Um marco na pesquisa histórica e científica foi alcançado com a apresentação de um estudo no 24º Encontro Europeu da Associação de Paleopatologia, realizado em agosto de 2024, na Holanda. Pela primeira vez, foi relatado um genoma pré-histórico da bactéria Yersinia pestis fora da Eurásia, revelando que a peste bubônica esteve presente no antigo Egito. Embora não seja possível determinar a extensão da doença nesse período, a descoberta amplia o entendimento da história da humanidade e das pandemias.
Descoberta em uma múmia egípcia

Vestígios da perigosa bactéria patogênica foram encontrados em uma antiga múmia egípcia, datada de aproximadamente 3,29 mil anos. Esse indivíduo do sexo masculino, preservado por embalsamamento, provavelmente sofria de sintomas severos antes de sua morte. Os sintomas incluíam linfonodos inchados e dolorosos (bubões), febre alta e calafrios, característicos da peste bubônica.
A datação por radiocarbono situou a múmia no final do Segundo Período Intermediário ou início do Novo Reino, um período em que o Egito se destacava como uma das maiores potências do mundo antigo. A presença do DNA da bactéria no tecido ósseo e no conteúdo intestinal sugere que a doença estava em um estágio avançado quando o indivíduo faleceu.
Entendendo a peste bubônica
A Yersinia pestis é uma bactéria em forma de bastonete, gram-negativa, associada a infecções graves, e manifesta-se em três formas principais:
- Peste bubônica: caracterizada por bubões, febre e calafrios.
- Peste septicêmica: infecção disseminada no sangue.
- Peste pneumônica: forma respiratória altamente contagiosa.

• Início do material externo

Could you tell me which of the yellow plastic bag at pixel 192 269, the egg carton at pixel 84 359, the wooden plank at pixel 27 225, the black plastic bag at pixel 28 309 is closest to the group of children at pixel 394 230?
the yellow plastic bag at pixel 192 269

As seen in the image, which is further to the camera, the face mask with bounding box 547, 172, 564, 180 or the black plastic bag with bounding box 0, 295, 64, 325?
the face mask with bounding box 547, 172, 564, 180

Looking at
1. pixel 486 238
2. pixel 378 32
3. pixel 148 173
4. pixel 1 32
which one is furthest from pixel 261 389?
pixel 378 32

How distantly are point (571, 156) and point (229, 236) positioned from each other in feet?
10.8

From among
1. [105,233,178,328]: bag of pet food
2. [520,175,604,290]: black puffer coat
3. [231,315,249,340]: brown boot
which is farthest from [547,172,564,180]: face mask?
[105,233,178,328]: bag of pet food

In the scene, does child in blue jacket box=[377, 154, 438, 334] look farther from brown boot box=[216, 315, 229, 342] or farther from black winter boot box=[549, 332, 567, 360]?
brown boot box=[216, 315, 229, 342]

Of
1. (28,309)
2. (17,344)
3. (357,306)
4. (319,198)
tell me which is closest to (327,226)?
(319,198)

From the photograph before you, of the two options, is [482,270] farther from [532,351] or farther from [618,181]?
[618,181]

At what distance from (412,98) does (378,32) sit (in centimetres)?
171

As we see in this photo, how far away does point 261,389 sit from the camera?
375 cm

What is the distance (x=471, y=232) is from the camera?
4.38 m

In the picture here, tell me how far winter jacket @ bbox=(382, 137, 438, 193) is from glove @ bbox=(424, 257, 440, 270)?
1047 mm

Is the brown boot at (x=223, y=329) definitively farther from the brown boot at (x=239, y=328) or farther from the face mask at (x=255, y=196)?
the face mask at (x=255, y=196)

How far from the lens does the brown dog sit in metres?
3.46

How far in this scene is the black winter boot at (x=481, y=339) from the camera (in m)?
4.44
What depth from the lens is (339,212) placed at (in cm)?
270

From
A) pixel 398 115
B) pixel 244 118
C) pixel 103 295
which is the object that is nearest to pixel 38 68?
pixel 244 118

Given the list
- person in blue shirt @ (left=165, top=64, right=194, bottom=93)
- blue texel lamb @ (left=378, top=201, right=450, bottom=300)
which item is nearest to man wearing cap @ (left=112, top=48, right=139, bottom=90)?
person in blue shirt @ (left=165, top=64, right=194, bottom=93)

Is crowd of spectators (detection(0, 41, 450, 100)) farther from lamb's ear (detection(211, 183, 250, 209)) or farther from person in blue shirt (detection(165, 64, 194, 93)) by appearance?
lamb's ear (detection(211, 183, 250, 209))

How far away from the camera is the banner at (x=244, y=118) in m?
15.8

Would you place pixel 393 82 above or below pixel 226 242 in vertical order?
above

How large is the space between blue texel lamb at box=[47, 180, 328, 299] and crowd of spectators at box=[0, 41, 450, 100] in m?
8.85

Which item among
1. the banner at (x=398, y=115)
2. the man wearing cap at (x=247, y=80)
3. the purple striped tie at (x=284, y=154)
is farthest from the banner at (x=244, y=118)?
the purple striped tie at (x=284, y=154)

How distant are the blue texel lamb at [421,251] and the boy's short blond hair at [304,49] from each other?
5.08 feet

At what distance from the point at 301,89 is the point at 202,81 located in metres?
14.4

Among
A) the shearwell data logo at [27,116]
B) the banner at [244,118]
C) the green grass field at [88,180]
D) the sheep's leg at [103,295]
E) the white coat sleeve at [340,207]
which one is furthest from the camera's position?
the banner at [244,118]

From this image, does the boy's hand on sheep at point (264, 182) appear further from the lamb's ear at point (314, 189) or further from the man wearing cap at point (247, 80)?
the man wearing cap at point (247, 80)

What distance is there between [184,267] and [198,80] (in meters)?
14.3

Embora a peste bubônica seja mais conhecida por seu impacto na Europa do século XIV, onde dizimou um terço da população, evidências arqueológicas mostram que a doença é muito mais antiga. Vestígios da bactéria foram encontrados em esqueletos da Idade do Bronze, com cerca de 5,8 mil anos, antes mesmo de a Y. pestis desenvolver a capacidade de causar peste bubônica.
A peste no contexto do Egito antigo
Antes da análise dessa múmia, já havia indícios de surtos ao longo das margens do Nilo. Estudos realizados há mais de 20 anos identificaram a presença de pulgas em Amarna, uma vila arqueológica onde trabalhadores construíram a tumba de Tutancâmon. Como as pulgas são os principais vetores da peste, levantou-se a hipótese de que a doença poderia ter existido na região.

Outro dado histórico que corrobora a presença da peste é o Papiro Ebers, um dos documentos médicos mais antigos conhecidos. Datado de aproximadamente 1.550 a.C., o texto descreve sintomas como: “produziu um bubão e o pus se petrificou”, sugerindo um possível registro médico da doença.
Impacto da descoberta
Essa pesquisa não apenas redefine os limites geográficos conhecidos da Yersinia pestis, mas também enriquece a compreensão sobre as condições sanitárias e os desafios enfrentados pelas civilizações antigas. Além disso, destaca a importância da colaboração interdisciplinar entre arqueologia, biologia molecular e história para desvendar os segredos do passado.
A combinação de avanços tecnológicos e análises históricas promete revelar ainda mais sobre o impacto de doenças no curso da humanidade. Cada descoberta nos aproxima de uma compreensão mais ampla de nossa história compartilhada.